David Guillerm

Blog-notes du Finistère - Politique locale - Écologie - FrenchTech - Culture

Une intervention consensuelle et démago de Nicolas Sarkozy

Publié le 13 Juillet 2010 par David Guillerm in France

Notre Président est intervenu hier soir sur France 2 dans un entretien d’une heure avec le journaliste David Pujadas.  Cet entretien très consensuel, lisse et préparé laisse penser à une émission de propagande où le journaliste ne contredit jamais son interlocuteur. Nicolas Sarkozy aura un bel effet de style en paraissant posé contrairement à son habitude. Pourtant, le fond reste le même.

Sur l’affaire Bettencourt, le chef de l’Etat à joué la « transparence » en expliquant que son ministre était clair comme de l’eau de roche. Mais même si l’IGF a blanchit le ministre sur une partie des accusations, il reste malgré tout de nombreux soupçons ailleurs.

 Cette affaire aura également remit en scène le bouclier fiscal qui aura permit à Madame Bettencourt de récupérer 30 millions d’euros en 2008 ce qui équivaut à 2500 ans de SMIC, là-dessus rien d’anormal pour le Président.

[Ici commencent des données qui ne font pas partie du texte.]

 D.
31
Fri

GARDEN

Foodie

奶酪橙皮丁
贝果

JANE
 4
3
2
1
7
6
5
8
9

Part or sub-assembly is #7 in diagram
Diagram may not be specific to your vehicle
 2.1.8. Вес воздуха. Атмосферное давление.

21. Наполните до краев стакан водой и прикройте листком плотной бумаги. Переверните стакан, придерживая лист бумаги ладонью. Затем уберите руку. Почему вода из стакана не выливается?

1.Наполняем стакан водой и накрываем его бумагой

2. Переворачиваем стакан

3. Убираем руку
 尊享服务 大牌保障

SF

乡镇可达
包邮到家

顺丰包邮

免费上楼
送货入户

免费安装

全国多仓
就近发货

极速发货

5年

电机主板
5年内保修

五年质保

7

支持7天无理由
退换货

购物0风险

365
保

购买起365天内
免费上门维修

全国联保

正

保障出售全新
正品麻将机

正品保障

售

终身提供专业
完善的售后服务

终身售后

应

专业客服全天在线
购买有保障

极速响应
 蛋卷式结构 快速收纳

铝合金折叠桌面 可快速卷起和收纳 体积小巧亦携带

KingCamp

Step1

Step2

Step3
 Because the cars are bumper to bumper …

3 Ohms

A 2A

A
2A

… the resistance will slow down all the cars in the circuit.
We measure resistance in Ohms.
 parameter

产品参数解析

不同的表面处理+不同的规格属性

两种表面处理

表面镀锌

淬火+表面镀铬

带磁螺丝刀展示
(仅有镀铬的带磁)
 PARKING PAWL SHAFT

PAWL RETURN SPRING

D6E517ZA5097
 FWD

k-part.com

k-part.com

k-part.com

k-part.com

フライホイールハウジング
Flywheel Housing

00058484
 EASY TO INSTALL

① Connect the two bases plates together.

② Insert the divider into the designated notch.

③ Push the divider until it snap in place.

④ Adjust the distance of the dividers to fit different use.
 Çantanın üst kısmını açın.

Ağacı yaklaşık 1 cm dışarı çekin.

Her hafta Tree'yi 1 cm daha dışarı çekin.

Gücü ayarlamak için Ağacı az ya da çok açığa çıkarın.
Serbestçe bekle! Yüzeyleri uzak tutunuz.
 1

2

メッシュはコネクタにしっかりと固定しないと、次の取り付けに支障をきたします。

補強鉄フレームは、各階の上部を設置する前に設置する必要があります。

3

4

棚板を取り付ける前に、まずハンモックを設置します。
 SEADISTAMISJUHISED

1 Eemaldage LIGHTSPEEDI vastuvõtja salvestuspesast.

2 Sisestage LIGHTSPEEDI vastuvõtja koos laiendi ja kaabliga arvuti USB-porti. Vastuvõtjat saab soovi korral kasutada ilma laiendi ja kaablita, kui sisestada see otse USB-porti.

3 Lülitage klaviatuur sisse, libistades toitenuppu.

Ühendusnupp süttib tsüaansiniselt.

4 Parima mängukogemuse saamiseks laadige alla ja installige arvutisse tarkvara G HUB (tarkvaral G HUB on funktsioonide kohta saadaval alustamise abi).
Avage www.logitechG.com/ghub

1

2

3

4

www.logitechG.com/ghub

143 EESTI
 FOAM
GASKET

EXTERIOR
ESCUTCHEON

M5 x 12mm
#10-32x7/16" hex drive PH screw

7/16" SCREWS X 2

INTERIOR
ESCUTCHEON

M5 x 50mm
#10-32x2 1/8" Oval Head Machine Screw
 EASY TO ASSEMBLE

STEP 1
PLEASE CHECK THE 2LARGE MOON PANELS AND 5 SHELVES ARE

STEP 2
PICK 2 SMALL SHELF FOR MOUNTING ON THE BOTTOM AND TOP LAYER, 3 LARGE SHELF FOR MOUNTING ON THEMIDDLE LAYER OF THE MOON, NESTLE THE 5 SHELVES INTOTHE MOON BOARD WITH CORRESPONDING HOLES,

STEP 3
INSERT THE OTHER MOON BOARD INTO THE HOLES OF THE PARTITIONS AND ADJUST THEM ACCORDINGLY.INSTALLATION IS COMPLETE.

Le discours du Président n’a pas non plus changé sur sa vision du développement de la France et de l’économie. Son discours reste le même « nous devons être compétitifs » ce qui signifie pour lui baisser le nombre de fonctionnaires, le nombre de services publics, et le niveau de vie des Français. La politique du gouvernement reste et restera un nivellement vers le bas.

Enfin, le Président s’est voulu le défendeur des Français en expliquant à quel point son « métier » était dur. Pourtant, Il n’a rien fait pour rassurer et reste positionné sur sa stratégie de la peur afin d’espérer avoir le soutien de la population française. Les grands thèmes de 2007 sont ressortis : sécurité, immigration, délocalisation… mais à force de l’entendre en parler et de voir aucun changement, voir des dégradations, les Français n’ont plus confiance en le chef de l’Etat.

Dommage que David Pujadas ait été incapable de mettre le Président devant ses contradictions le laissant déverser un message "démago" aux Français.